4.2.1 Het tweede middel is gericht tegen het in 3.4 weergegeven oordeel.
4.2.2 De door het Hof vastgestelde feiten houden in dat de heffingsambtenaar vóór het moment waarop hij bekend was of moest worden geacht te zijn met een ingediend bezwaarschrift aan belanghebbende kenbaar heeft gemaakt dat op diens verzoek een lagere WOZ-waarde werd vastgesteld. Na ontvangst van het bezwaarschrift kon de heffingsambtenaar ervan uitgaan dat het was gericht tegen de WOZ-beschikking zoals die na zijn toezegging was komen te luiden. Bij de in 2.4 weergegeven uitspraken op bezwaar is de WOZ-waarde niet verder gewijzigd. Onder deze omstandigheden heeft het Hof terecht geoordeeld dat de behandeling van het bezwaar niet heeft geleid tot herroeping van de WOZ-beschikking wegens een aan de heffingsambtenaar te wijten onrechtmatigheid als bedoeld in artikel 7:15, lid 2, Awb. Het middel faalt.

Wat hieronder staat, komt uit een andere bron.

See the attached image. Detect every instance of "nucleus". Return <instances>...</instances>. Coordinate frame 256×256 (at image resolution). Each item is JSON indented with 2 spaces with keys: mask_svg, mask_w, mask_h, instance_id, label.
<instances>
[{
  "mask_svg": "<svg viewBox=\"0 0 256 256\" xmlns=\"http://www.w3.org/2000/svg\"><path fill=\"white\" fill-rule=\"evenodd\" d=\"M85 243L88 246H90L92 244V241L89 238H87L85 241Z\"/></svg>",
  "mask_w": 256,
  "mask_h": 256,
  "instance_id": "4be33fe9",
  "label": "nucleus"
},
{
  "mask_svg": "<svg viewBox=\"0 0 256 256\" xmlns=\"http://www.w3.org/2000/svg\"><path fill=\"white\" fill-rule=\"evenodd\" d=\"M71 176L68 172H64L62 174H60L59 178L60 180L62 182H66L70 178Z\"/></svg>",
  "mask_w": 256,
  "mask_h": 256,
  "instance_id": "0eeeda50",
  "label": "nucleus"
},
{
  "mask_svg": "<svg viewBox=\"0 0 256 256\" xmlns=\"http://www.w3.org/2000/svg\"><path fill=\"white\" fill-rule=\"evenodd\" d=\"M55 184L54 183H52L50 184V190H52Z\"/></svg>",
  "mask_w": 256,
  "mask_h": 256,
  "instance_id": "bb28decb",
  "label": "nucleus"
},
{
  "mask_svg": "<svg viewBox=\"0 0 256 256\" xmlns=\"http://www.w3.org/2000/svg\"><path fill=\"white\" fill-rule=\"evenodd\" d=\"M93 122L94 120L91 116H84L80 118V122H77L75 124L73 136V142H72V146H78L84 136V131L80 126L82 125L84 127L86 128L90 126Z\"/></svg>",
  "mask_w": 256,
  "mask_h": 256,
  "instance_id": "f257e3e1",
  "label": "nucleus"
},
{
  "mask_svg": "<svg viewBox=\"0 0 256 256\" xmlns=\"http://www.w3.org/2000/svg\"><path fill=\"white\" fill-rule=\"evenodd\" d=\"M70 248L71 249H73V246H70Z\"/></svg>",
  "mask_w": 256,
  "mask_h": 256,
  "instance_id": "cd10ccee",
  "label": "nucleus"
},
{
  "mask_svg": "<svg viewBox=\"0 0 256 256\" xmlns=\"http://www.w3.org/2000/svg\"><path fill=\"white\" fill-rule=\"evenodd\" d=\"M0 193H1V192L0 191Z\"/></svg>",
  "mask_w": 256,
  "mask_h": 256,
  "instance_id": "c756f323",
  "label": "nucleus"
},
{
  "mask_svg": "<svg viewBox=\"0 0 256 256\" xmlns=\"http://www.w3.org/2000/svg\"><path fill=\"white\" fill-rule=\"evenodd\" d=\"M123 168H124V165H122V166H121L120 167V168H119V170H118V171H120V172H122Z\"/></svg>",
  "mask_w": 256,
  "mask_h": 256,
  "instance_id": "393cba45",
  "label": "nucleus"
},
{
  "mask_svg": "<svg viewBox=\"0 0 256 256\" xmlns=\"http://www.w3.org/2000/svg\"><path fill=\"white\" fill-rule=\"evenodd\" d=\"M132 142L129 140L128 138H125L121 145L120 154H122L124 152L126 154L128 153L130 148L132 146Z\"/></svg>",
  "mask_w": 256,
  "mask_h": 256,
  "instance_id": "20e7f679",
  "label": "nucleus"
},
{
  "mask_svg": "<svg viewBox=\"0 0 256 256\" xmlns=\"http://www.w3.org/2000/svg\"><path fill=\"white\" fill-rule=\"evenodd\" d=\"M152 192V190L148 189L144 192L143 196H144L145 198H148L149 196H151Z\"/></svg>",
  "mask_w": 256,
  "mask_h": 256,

4.3.1 Het derde middel is gericht tegen de in 3.5 weergegeven beslissing met de klacht dat ten onrechte wegingsfactor 0,25 is toegepast.
4.3.2 Volgens het middel heeft het Hof miskend dat de maatstaf voor het bepalen van het aan een zaak toe te kennen gewicht alleen de werkbelasting voor de juridische dienstverlener kan zijn. Voor zover het middel voor dit standpunt steun meent te kunnen vinden in het arrest van 23 september 2011, ECLI:NL:HR:2011:BT2293, berust het op een onjuiste lezing daarvan. Blijkens de in overweging 3.3.3 van dat arrest aangehaalde toelichting op het Besluit proceskosten bestuursrecht wordt het gewicht van een zaak tevens bepaald door het, al dan niet in geld uit te drukken, belang dat met het aanwenden van het rechtsmiddel is gemoeid.3
4.3.3 Met de overweging dat het beroep slechts slaagt vanwege een procedurele reden die geen gevolgen heeft voor de WOZ-waarde, heeft het Hof tot uitdrukking gebracht dat het beroep belanghebbende geen inhoudelijk voordeel kon brengen zodat met het instellen van het rechtsmiddel slechts een gering belang werd gediend. Dat oordeel berust op de aan het Hof voorbehouden waarderingen die geen nadere motivering behoeven. Het middel faalt.